Data Cleaning and Corrections of Non-valid Values

Error 1: age < 0

The age variable contained implausible values (e.g. -99). These inconsistent rows were removed.

Error 2: income as characters

Income values that were placed as written values (e.g. “four hundred”) were exchanged to their numerical counterpart (e.g. “four hundred” becomes “400”), then the income variable was changed to numeric.

Error 3: Inconsistent smoke and quit for mothers

Some mothers marked as “never smoked” (smoke = 0) had quit = 1. These inconsistent rows were removed.

Error 4: Impossible sex = -1 values

Some were marked as sex = -1. These inconsistent rows were removed.

Cleaned data

Table 2: First three households in the cleaned data
ID time weight single_parent under_14 over_14 sex age_mother income_mother income_father smoke_mother quit_mother
1 birthweight 2730 Single 1 0 Female 24 400 400 No NA
1 weight_year1 8512 Single 1 0 Female 24 400 400 No NA
1 weight_year3 13378 Single 1 0 Female 24 400 400 No NA
2 birthweight 3669 Single 1 0 Male 31 800 1200 No NA
2 weight_year1 11156 Single 1 0 Male 31 800 1200 No NA
2 weight_year3 16757 Single 1 0 Male 31 800 1200 No NA
3 birthweight 3438 Single 1 0 Female 32 400 800 No NA
3 weight_year1 10322 Single 1 0 Female 32 400 800 No NA
3 weight_year3 13683 Single 1 0 Female 32 400 800 No NA

The cleaned data is presented in Table 2. To structure the data in this format tidyr::pivot_wider() was first used to reshape the dataframe so there was a single row per household. Then families with non-valid data were removed. Then the dataframe was restructured into long format with the function tidyr::pivot_longer() and the variables reflecting father’s age and smoking status were removed.

The cleaned data has 5874 rows of data from 1958 family units. Thus, a total of 38 families were removed due to non-valid data.

New Variables

In this section the following three new variables were created:

Mother’s Smoking Status

Table 3: Mother’s recoded smoking status in the cleaned data
Smoking status Frequency
Never 1618
Former 97
Current 218
NA 25
Sum 1958

Frequency counts for each category of the derived variable reflecting mother’s smoking status is shown in Table 3. There were 315 (16.1%) mothers who reported having ever smoked tobacco, of these, 97 mothers reported that they did not smoke during their pregnancy. The 25 (1.2%) mothers who responded “Prefer not to say” to this question were coded to NA values.

Household income

Equivalised income is a common measure of household income that takes account of the differences in a household’s size and composition. A derived variable called ehi (Equivalised household income) was created using the following transformation:

\(\text{Equivalised household income} = \frac{\text{Total household income}}{\text{Household size factor}}\)
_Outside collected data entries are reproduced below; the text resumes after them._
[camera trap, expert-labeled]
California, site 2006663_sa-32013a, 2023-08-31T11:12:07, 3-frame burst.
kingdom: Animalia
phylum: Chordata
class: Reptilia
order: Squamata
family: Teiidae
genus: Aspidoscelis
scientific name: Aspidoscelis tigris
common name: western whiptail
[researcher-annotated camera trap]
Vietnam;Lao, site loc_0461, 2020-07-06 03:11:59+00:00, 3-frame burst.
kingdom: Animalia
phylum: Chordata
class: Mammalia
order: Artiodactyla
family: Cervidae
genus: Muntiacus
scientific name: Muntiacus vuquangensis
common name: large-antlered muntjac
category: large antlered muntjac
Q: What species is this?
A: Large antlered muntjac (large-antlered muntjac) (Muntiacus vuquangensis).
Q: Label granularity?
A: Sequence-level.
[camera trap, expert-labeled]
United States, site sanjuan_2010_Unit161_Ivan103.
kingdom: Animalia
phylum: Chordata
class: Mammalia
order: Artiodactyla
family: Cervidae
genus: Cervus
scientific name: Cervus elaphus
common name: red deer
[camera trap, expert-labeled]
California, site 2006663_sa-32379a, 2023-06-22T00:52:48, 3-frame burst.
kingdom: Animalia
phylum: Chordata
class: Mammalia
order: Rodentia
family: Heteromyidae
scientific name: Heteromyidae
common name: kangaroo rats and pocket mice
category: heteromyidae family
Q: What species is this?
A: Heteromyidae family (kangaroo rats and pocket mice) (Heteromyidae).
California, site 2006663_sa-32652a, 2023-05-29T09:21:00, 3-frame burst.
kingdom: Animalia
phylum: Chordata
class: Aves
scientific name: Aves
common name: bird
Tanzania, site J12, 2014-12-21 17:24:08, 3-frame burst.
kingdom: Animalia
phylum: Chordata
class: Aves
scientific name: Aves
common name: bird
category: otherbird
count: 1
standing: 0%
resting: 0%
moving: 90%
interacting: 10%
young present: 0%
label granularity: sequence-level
Where, total household income is the combined income of the mother and the father. In single parent families, total household income is the mother’s income. The denominator, household size factor, is defined by the sum of:

  • 1.0 for the first adult
  • 0.5 for each additional person aged 14 and older
  • 0.3 for each person aged under 14

For example, a household with two adults, one child aged 16, and one child aged 12 has a household size factor of:
\(1.0 + 2 \times 0.5 + 0.3 = 2.3\)

Income poverty is an indicator of low income and intended to reflect a lack of money to meet basic living needs. It is often defined by a household income below a threshold known as a poverty line. In this analysis, a new variable called poverty was defined by an equivalised household income less than 50% of the median equivalised household income.

For example, if the median equivalised household income was $500 per week, any income below $250 would be considered to indicate income poverty.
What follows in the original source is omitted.